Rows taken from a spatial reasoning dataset
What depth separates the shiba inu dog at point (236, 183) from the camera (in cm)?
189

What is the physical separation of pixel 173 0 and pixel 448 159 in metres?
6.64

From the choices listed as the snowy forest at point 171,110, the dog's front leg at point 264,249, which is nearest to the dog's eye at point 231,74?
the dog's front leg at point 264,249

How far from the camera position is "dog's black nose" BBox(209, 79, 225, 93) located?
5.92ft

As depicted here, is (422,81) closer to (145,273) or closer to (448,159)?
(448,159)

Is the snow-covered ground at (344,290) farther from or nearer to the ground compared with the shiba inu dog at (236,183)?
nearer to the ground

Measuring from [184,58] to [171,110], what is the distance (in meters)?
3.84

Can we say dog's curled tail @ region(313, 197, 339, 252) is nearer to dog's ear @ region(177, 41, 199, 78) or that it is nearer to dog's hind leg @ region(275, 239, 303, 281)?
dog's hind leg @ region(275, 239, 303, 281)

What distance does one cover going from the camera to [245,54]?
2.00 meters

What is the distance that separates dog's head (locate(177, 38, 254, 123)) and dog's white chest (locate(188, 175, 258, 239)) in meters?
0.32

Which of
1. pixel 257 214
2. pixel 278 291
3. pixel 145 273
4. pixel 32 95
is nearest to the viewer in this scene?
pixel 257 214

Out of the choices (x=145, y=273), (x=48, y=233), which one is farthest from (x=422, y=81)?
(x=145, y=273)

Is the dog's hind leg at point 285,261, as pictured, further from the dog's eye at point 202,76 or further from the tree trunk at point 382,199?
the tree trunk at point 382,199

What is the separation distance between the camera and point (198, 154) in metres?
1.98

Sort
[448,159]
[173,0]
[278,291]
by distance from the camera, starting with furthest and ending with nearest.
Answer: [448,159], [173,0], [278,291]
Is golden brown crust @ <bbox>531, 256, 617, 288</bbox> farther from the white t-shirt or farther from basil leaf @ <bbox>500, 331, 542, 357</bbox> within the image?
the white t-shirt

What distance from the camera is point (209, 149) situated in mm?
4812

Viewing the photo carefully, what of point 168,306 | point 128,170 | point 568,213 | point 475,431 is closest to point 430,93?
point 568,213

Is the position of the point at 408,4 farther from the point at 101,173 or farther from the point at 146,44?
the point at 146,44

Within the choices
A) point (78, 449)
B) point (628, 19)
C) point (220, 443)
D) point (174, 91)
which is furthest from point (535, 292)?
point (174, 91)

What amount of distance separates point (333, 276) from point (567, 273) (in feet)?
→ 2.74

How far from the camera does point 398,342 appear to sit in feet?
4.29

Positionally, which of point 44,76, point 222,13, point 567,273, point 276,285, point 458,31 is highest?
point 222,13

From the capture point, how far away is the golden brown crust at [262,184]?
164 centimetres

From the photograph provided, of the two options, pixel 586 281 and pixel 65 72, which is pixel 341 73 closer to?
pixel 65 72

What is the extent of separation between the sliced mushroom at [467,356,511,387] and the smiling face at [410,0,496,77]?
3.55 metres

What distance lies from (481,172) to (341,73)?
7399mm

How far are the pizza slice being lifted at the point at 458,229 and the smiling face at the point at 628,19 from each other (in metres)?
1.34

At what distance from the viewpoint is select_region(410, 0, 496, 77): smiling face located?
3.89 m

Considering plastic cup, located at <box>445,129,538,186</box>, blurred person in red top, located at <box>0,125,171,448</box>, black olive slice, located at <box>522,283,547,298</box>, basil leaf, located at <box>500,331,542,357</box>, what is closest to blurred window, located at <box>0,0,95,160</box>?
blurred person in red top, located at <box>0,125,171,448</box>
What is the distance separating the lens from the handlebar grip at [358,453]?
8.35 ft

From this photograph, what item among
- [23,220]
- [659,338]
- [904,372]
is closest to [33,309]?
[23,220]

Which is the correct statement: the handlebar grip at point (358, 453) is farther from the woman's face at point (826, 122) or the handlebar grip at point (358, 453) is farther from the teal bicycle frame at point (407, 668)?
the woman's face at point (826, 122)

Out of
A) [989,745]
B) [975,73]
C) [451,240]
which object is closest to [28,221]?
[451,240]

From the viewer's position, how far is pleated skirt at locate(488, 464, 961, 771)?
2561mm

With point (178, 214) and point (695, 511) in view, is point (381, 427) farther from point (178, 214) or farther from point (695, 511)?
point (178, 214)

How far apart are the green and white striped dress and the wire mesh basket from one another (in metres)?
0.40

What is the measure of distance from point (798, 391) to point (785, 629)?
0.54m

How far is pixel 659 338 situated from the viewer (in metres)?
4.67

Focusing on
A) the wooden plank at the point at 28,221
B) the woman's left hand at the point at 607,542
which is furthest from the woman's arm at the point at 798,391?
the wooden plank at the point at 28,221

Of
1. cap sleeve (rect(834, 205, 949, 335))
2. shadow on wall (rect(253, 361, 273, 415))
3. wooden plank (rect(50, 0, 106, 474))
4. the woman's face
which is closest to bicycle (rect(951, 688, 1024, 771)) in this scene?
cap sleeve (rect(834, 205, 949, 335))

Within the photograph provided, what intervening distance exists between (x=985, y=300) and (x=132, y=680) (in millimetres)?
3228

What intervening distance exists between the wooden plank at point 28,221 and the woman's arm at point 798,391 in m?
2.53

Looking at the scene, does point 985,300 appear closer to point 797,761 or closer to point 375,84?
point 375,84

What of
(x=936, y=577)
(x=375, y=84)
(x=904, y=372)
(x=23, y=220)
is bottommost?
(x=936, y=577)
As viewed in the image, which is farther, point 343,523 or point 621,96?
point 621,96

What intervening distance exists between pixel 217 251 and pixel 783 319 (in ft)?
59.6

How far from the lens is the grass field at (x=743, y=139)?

| Problem to solve |
Copy all of the data above, keeping every line unchanged.

| The answer |
What depth separates the shiba inu dog at point (236, 183) from the camera (in cm)?
189

What is the physical separation of pixel 173 0 and pixel 448 159 in metres?
6.64

From the choices listed as the snowy forest at point 171,110, the dog's front leg at point 264,249, which is nearest to the dog's eye at point 231,74?
the dog's front leg at point 264,249

How far from the camera position is "dog's black nose" BBox(209, 79, 225, 93) located?
5.92ft

As depicted here, is (422,81) closer to (145,273) or closer to (448,159)?
(448,159)

Is the snow-covered ground at (344,290) farther from or nearer to the ground compared with the shiba inu dog at (236,183)?
nearer to the ground

Measuring from [184,58] to [171,110], what is the distance (in meters)?
3.84

Can we say dog's curled tail @ region(313, 197, 339, 252) is nearer to dog's ear @ region(177, 41, 199, 78) or that it is nearer to dog's hind leg @ region(275, 239, 303, 281)?
dog's hind leg @ region(275, 239, 303, 281)

What distance does one cover going from the camera to [245,54]?
2.00 meters

What is the distance that separates dog's head (locate(177, 38, 254, 123)) and dog's white chest (locate(188, 175, 258, 239)) in meters?
0.32

Which of
1. pixel 257 214
2. pixel 278 291
3. pixel 145 273
4. pixel 32 95
is nearest to the viewer in this scene?
pixel 257 214

Out of the choices (x=145, y=273), (x=48, y=233), which one is farthest from (x=422, y=81)?
(x=145, y=273)

Is the dog's hind leg at point 285,261, as pictured, further from the dog's eye at point 202,76 or further from the tree trunk at point 382,199?
the tree trunk at point 382,199

What is the separation distance between the camera and point (198, 154) in metres?
1.98

Sort
[448,159]
[173,0]
[278,291]
by distance from the camera, starting with furthest and ending with nearest.
Answer: [448,159], [173,0], [278,291]
Is golden brown crust @ <bbox>531, 256, 617, 288</bbox> farther from the white t-shirt or farther from basil leaf @ <bbox>500, 331, 542, 357</bbox> within the image?
the white t-shirt

What distance from the camera is point (209, 149) situated in mm?
4812

Viewing the photo carefully, what of point 168,306 | point 128,170 | point 568,213 | point 475,431 is closest to point 430,93?
point 568,213

Is the position of the point at 408,4 farther from the point at 101,173 or farther from the point at 146,44?
the point at 146,44

Within the choices
A) point (78, 449)
B) point (628, 19)
C) point (220, 443)
D) point (174, 91)
which is furthest from point (535, 292)?
point (174, 91)

What amount of distance separates point (333, 276) from point (567, 273) (in feet)?
→ 2.74

How far from the camera does point 398,342 appear to sit in feet?
4.29

Positionally, which of point 44,76, point 222,13, point 567,273, point 276,285, point 458,31 is highest?
point 222,13

From the capture point, how far away is the golden brown crust at [262,184]?
164 centimetres

From the photograph provided, of the two options, pixel 586 281 and pixel 65 72, which is pixel 341 73 closer to?
pixel 65 72

What is the extent of separation between the sliced mushroom at [467,356,511,387] and the smiling face at [410,0,496,77]?
3.55 metres

What distance lies from (481,172) to (341,73)?
7399mm

How far are the pizza slice being lifted at the point at 458,229 and the smiling face at the point at 628,19 from each other (in metres)?
1.34

At what distance from the viewpoint is select_region(410, 0, 496, 77): smiling face located?
3.89 m

Considering plastic cup, located at <box>445,129,538,186</box>, blurred person in red top, located at <box>0,125,171,448</box>, black olive slice, located at <box>522,283,547,298</box>, basil leaf, located at <box>500,331,542,357</box>, what is closest to blurred window, located at <box>0,0,95,160</box>?
blurred person in red top, located at <box>0,125,171,448</box>
What is the distance separating the lens from the handlebar grip at [358,453]?
8.35 ft

From this photograph, what item among
- [23,220]
- [659,338]
- [904,372]
is closest to [33,309]?
[23,220]

Which is the correct statement: the handlebar grip at point (358, 453) is farther from the woman's face at point (826, 122) or the handlebar grip at point (358, 453) is farther from the teal bicycle frame at point (407, 668)?
the woman's face at point (826, 122)

Out of
A) [989,745]
B) [975,73]
C) [451,240]
which object is closest to [28,221]?
[451,240]

From the viewer's position, how far is pleated skirt at locate(488, 464, 961, 771)?
2561mm

With point (178, 214) and point (695, 511) in view, is point (381, 427) farther from point (178, 214) or farther from point (695, 511)?
point (178, 214)

How far apart are the green and white striped dress and the wire mesh basket from one another (in metres)?
0.40

What is the measure of distance from point (798, 391) to point (785, 629)?
0.54m

How far is pixel 659 338 situated from the viewer (in metres)?
4.67

Focusing on
A) the wooden plank at the point at 28,221
B) the woman's left hand at the point at 607,542
which is furthest from the woman's arm at the point at 798,391?
the wooden plank at the point at 28,221

Of
1. cap sleeve (rect(834, 205, 949, 335))
2. shadow on wall (rect(253, 361, 273, 415))
3. wooden plank (rect(50, 0, 106, 474))
4. the woman's face
which is closest to bicycle (rect(951, 688, 1024, 771)) in this scene?
cap sleeve (rect(834, 205, 949, 335))

Within the photograph provided, what intervening distance exists between (x=985, y=300) and (x=132, y=680) (in millimetres)?
3228

What intervening distance exists between the wooden plank at point 28,221 and the woman's arm at point 798,391 in m?
2.53

Looking at the scene, does point 985,300 appear closer to point 797,761 or closer to point 375,84?
point 375,84

What of
(x=936, y=577)
(x=375, y=84)
(x=904, y=372)
(x=23, y=220)
is bottommost?
(x=936, y=577)
As viewed in the image, which is farther, point 343,523 or point 621,96?
point 621,96

What intervening distance exists between pixel 217 251 and pixel 783 319 (in ft)?
59.6

How far from the lens is the grass field at (x=743, y=139)?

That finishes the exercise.